━━━━━ Document excerpt ━━━━━
Description
Experience the comforting warmth of Thai Red Curry Chicken Soup, where creamy coconut milk meets tender chicken and vibrant vegetables in a delightful, flavorful broth.
Ingredients
Scale
- 3–4 Boneless, Skinless Chicken Breasts (diced)
- 3 tbsp Red Curry Paste
- 1 can (14 oz) Coconut Milk
- 4 cups Low-Sodium Vegetable Broth
- 1 cup Bell Peppers (sliced)
- 1 cup Snap Peas
- 2 tbsp Lime Juice
- Fresh Cilantro (chopped)
Instructions
- Gather all your ingredients and chop the vegetables for efficient cooking.
- In a large pot over medium heat, add a splash of oil. Sauté the diced chicken breasts for about 5-7 minutes until golden brown.
- Stir in the red curry paste and cook for another minute until fragrant.
- Add coconut milk and vegetable broth to the pot. Stir well and bring to a gentle simmer.
━━━━━
* _Challenge A_
Repeat the lines of the listing unchanged, from the line with "How far does the" through the end of the listing.
━━━━━ Provided entries ━━━━━
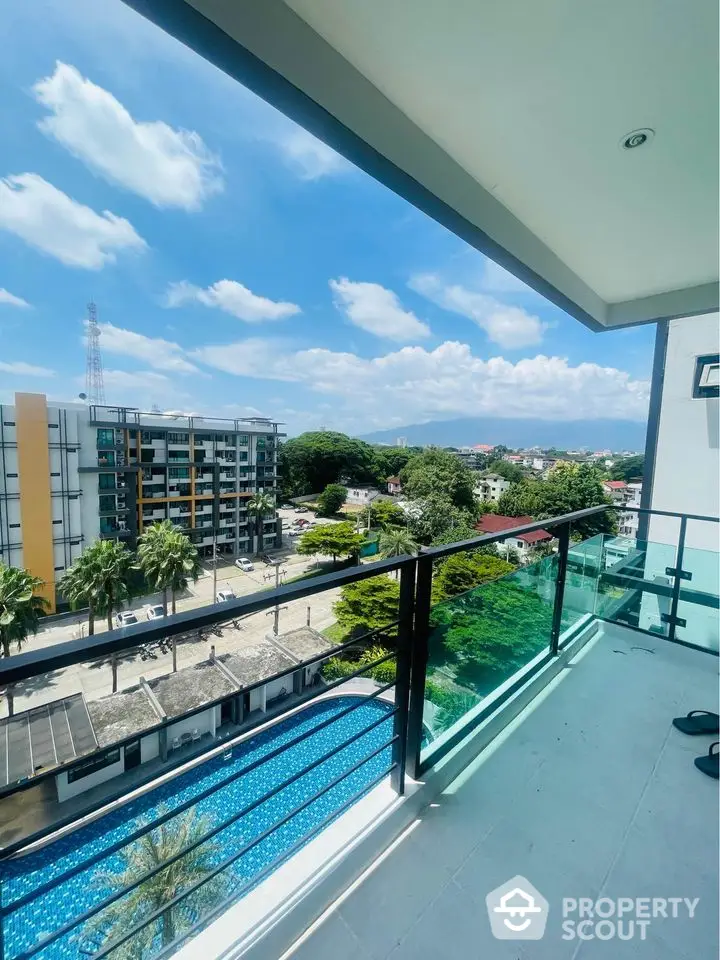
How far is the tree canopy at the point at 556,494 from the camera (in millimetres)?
22281

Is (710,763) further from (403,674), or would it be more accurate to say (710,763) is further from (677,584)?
(677,584)

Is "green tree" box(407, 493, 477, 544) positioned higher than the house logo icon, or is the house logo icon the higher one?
the house logo icon

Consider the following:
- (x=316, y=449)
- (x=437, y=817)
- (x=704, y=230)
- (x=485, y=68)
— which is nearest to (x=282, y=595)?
(x=437, y=817)

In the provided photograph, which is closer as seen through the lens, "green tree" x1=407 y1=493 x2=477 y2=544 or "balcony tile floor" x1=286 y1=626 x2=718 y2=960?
"balcony tile floor" x1=286 y1=626 x2=718 y2=960

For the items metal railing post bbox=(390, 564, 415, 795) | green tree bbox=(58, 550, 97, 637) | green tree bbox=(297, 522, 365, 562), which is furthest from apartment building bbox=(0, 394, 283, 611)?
metal railing post bbox=(390, 564, 415, 795)

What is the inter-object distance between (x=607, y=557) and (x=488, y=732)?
→ 4.98 ft

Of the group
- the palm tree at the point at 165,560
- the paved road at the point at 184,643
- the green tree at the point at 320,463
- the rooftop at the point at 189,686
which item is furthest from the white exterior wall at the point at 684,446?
the green tree at the point at 320,463

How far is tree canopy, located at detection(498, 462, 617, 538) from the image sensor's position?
73.1 ft

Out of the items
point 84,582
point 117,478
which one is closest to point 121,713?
point 84,582

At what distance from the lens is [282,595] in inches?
28.0

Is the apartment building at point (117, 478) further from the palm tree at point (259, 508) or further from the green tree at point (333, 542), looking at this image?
the green tree at point (333, 542)

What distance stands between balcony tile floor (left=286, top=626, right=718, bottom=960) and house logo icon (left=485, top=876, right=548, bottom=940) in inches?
0.6

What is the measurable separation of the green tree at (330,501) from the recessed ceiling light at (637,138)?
2704 centimetres

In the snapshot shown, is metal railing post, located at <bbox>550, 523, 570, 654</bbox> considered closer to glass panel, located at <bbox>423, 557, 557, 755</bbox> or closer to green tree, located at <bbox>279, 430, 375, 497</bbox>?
glass panel, located at <bbox>423, 557, 557, 755</bbox>
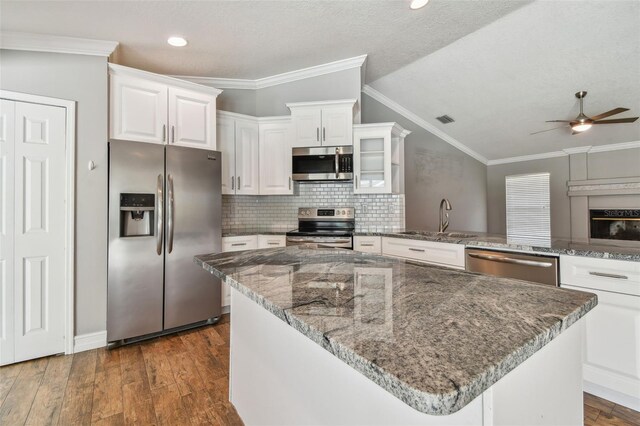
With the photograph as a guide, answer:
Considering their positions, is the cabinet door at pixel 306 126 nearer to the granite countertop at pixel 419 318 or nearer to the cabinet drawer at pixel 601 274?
the granite countertop at pixel 419 318

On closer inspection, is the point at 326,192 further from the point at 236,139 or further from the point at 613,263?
the point at 613,263

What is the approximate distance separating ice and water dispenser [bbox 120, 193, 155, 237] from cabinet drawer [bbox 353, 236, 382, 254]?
2.00 m

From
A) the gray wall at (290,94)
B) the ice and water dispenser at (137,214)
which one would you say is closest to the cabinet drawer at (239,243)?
the ice and water dispenser at (137,214)

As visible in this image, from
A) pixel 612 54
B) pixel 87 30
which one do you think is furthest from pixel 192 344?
pixel 612 54

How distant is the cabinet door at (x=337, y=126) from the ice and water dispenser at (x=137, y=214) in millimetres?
1943

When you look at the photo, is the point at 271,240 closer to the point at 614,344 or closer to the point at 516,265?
the point at 516,265

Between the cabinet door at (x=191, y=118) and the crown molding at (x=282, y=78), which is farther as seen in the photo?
the crown molding at (x=282, y=78)

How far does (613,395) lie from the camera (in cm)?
176

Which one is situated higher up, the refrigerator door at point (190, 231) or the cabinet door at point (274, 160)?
the cabinet door at point (274, 160)

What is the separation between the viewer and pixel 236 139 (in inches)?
140

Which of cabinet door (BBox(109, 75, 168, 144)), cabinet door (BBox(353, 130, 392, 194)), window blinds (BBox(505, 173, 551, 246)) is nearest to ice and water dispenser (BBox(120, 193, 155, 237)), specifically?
cabinet door (BBox(109, 75, 168, 144))

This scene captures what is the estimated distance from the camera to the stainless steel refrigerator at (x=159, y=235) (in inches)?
99.1

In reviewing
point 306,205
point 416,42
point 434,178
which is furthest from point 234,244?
point 434,178

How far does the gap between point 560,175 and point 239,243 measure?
5.99m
━━━━━
* _Challenge B_
Copy the soup recipe word for word from "Instructions" to "a gentle simmer.".

* _Problem solution A_
How far does the gap between point 560,175 and point 239,243 measure?
5.99m

* _Problem solution B_
Instructions
- Gather all your ingredients and chop the vegetables for efficient cooking.
- In a large pot over medium heat, add a splash of oil. Sauté the diced chicken breasts for about 5-7 minutes until golden brown.
- Stir in the red curry paste and cook for another minute until fragrant.
- Add coconut milk and vegetable broth to the pot. Stir well and bring to a gentle simmer.